Exercise =
Every entry in the data below needs to be repeated exactly.

Source data =
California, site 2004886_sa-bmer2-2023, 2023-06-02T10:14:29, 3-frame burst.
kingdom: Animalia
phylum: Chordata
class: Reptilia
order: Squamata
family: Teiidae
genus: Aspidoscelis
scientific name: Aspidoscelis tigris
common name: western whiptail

Response to the exercise =
California, site 2004886_sa-bmer2-2023, 2023-06-02T10:14:29, 3-frame burst.
kingdom: Animalia
phylum: Chordata
class: Reptilia
order: Squamata
family: Teiidae
genus: Aspidoscelis
scientific name: Aspidoscelis tigris
common name: western whiptail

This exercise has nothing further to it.